UGANDA’S plan to handle petroleum revenues is ‘sensible’ and promotes transparency and accountability, the International Monetary Fund (IMF), has said, sending a gesture of confidence.
Current oil and gas exploration finds have indicated that the East Africa’s third largest economy posses over 2.5 billion barrels in place, enough to produce at least 100,000 barrels of oil per day for 20 years.
The expected revenue windfall -about $2b per year –will be deposited in a separate petroleum fund subjected to strict accountability yet transparent rules and regulations.
“We are pleased that government is sending the right signals about the way it intends to handle oil management,” Thomas Richardson, the IMF Uganda senior representative, said.
“Because you want to insulate spending outside the budget from the volatile oil prices, the idea is to set aside whatever can’t be spent efficiently in the short run into a fund that will be available for spending in the future.”

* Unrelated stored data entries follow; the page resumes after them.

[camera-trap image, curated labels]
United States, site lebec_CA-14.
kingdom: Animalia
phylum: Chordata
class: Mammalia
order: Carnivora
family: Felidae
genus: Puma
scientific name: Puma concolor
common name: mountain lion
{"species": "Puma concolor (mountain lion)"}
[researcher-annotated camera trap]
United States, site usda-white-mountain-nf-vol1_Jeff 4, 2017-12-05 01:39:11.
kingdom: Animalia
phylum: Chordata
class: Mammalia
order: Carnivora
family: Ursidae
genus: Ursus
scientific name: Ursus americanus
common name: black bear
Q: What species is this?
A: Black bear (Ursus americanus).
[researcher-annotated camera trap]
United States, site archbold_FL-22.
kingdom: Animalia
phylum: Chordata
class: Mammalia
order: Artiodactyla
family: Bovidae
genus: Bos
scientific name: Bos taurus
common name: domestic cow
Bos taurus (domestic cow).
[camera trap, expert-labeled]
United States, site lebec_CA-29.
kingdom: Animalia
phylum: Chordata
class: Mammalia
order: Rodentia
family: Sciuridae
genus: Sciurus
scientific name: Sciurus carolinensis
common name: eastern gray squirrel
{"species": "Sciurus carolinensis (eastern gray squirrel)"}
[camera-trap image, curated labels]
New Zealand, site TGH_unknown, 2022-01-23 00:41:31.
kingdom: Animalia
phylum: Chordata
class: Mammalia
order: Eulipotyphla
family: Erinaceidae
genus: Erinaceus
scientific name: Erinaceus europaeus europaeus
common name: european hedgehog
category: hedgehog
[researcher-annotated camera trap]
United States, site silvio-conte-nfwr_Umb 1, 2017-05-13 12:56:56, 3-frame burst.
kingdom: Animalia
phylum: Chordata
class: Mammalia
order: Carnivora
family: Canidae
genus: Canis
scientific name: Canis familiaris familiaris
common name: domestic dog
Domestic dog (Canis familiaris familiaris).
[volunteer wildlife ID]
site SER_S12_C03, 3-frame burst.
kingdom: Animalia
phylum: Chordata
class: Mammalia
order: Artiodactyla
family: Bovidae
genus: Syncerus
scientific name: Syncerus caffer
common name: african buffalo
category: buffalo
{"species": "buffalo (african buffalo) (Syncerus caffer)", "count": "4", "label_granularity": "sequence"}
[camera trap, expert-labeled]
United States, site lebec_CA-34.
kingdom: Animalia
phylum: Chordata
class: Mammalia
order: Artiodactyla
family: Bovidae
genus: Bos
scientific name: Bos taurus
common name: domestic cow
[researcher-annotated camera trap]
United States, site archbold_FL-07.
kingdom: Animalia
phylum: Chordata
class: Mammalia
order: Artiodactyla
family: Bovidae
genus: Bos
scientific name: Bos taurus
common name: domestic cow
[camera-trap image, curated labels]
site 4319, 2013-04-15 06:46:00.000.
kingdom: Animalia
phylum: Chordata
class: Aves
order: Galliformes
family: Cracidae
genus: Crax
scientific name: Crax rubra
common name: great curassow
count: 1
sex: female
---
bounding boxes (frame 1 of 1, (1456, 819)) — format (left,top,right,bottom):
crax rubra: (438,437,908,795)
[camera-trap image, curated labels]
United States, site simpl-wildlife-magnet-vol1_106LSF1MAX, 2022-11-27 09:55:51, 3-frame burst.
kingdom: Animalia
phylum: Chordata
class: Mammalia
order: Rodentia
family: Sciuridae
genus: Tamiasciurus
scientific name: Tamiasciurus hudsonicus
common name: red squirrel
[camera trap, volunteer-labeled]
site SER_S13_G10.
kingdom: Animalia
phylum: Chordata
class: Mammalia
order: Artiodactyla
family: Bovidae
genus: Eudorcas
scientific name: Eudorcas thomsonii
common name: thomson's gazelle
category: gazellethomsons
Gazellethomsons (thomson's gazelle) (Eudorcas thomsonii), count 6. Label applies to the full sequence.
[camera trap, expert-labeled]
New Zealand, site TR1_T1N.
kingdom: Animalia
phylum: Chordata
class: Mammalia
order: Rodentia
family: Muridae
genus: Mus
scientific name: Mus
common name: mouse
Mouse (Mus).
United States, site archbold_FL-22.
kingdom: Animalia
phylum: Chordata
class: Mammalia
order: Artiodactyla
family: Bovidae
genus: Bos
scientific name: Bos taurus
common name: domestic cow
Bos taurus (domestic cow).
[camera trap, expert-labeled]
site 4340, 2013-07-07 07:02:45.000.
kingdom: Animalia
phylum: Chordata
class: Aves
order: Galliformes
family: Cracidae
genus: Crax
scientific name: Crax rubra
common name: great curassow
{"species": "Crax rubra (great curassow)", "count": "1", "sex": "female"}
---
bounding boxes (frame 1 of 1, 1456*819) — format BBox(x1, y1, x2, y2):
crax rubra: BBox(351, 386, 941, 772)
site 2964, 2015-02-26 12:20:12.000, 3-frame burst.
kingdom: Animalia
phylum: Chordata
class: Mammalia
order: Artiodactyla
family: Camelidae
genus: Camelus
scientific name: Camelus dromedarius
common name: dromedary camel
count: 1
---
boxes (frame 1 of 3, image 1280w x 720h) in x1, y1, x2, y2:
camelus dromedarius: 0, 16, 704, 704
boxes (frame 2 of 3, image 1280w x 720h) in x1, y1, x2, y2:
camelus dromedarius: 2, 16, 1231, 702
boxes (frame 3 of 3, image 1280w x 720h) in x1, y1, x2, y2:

Uganda expects this week to get $785m in capital gain tax accruing from the China’s National Off-shore Oil Corporation (CNOOC), France’s Total and United Kingdom’s Tullow Oil $2.9b deal.
This is on top of $121m already deposited on Bank of Uganda’s account by Heritage Oil after disposing its interests.
“The Bank of Uganda will manage more less a keen the way (it) manages the international foreign reserves now which means (the fund is) subject to very clear rules of accountability and transparency,” Richardson observed.